History

United States
- Name: USS Seven Seas
- Namesake: The Seven Seas
- Builder: Bergsund M.V. Atkieb, Stockholm, Sweden
- Launched: 1912, as the Abraham Rydberg
- Acquired: 10 April 1942
- In service: 5 May 1942
- Out of service: 22 May 1944
- Stricken: 29 July 1944

General characteristics
- Type: Sailing ship
- Displacement: 430 long tons (437 t)
- Length: 168 ft (51 m)
- Beam: 27 ft 6 in (8.38 m)
- Draft: 12 ft (3.7 m)

= USS Seven Seas =

USS Seven Seas (IX-68) was built by Bergsund M.V. Atkieb in Stockholm, Sweden, in 1912 and served in the Swedish Navy as the training ship Abraham Rydberg. She was acquired by the United States Navy from William S. Gubelmann of Marine Airways, Roslyn, New York, on 10 April 1942 and placed in service on 5 May 1942.

==Service history==
Seven Seas proceeded to the 7th Naval District on 8 May 1942, arriving at Key West, Florida, later that month.
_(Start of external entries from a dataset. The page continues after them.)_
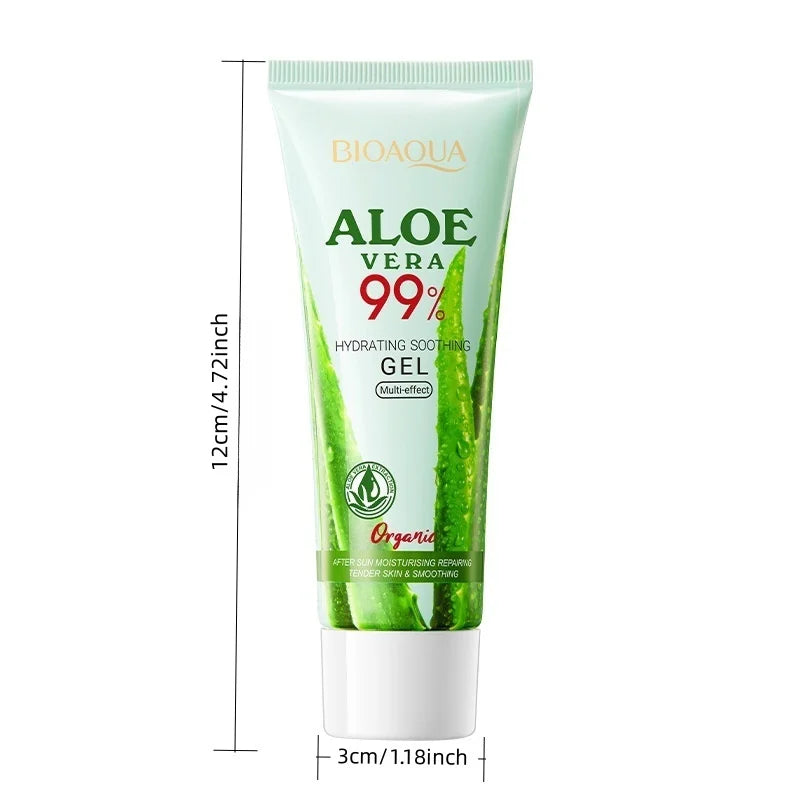 Aloe vera hydrating gel packaging for face and body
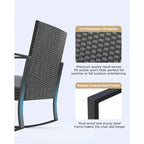 3 Pieces Patio Furniture Set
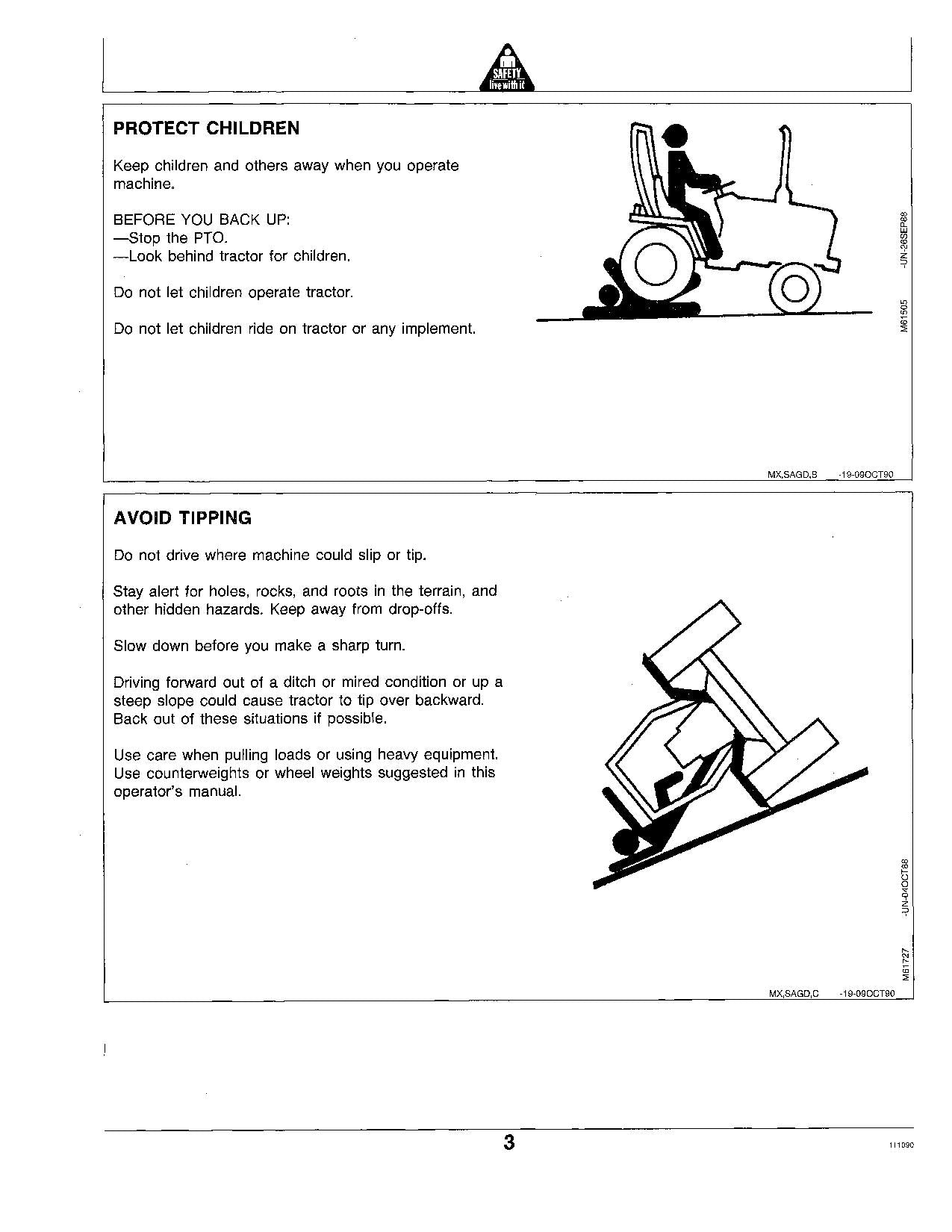 JOHN DEERE 670 770 TRAKTOR BEDIENUNGSANLEITUNG 100001-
On 9 April, the auxiliary, full-rigged ship assumed duties as station ship at Key West.

Seven Seas remained at Key West until after the heyday of coastal U-boat strikes. As the dangers lessened, she was placed out of service and laid up at the Coast Guard Patrol Base in Port Everglades, Florida, on 22 May 1944. Seven Seas was struck from the Navy List on 29 July 1944.